Psalm 18:21-36, Deuteronomy 6:16–25, Hebrews 2:1–10

Sometimes the greatest legacy we leave is the little things we do. Where we were not shown love, we show love to others. Where people did not build up, we build up. We may never see any of these little steps, but if we are faithful to follow God, letting him guide us, a Godly legacy comes naturally. When it becomes a Godly habit, we don’t have to ponder long to answer questions of why we do things.

In Deuteronomy, we really are reading the legacy that Moses seeks to pass on, not just to his children, or his immediate tribe, but to the entire people called Israel. Imagine having such a potential legacy. The self-imposed pressure would be huge. Yet, the purpose of a legacy is not to bear the entirety of the burden yourself, but to share it. It is shared with the leaders with whom you work, it also is shouldered by the ones to whom it is passed.

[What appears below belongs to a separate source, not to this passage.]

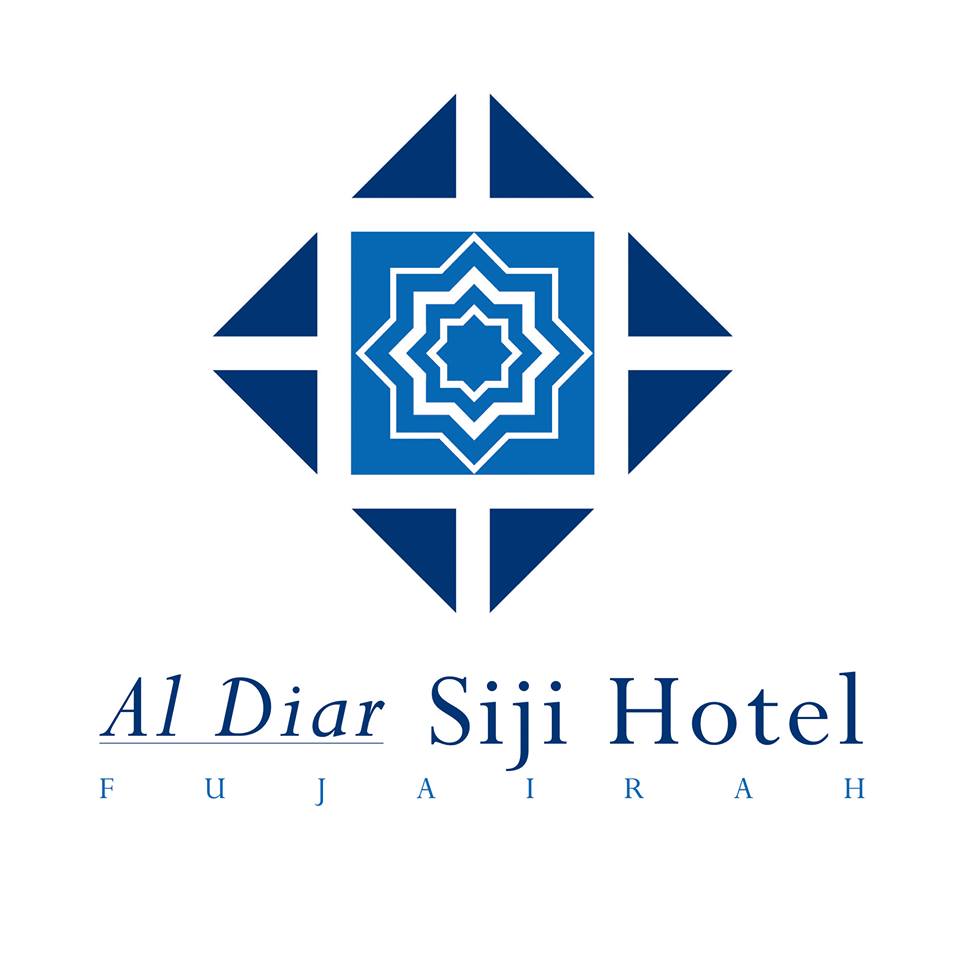 Al Diar Siji Hotel, Fujairah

Moses wants to make sure that it is not just the leaders or priests that bear the burden. The next generation (and the generations that follow) is the goal of passing on a legacy. Moses wants the parents to understand their place in passing on the legacy of God. The parents, leaders, and priests all have their place in passing on the legacy that they have received. It is not just passing it on, however, that makes it successful. Just passing on information is just that. It is living out what was passed on that makes the legacy successful. Just as with the Psalm, there is a result that comes with the successful passing, God’s preservation and looking out for them.

Right and True information and living is the expression of a fulfilled legacy. The author of Hebrews, even after such a short time of Christianity, is already concerned in his writing that the Right and True information is being lost. The author of Hebrews would be already well aware of the memory loss that Israel experienced after escaping Egypt. The author reinforces the importance of the right information being passed along. Often this gets confused, too. People often turn to “right” action without “right” belief (and vice-versa). When the “right” action is done it loses its long-term effectiveness and purposed when divorced from the why. Doing “good” things, for example, doesn’t earn one’s way to Heaven.

1) What “right” thing(s) have you done without knowing the “right” reason(s)?

2) With whom do you work (or have worked) to make sure that you pass on a legacy worth having?

3) Why is it good for us to remember what legacy we are passing on and why?

FD) Why is important to know why we do things?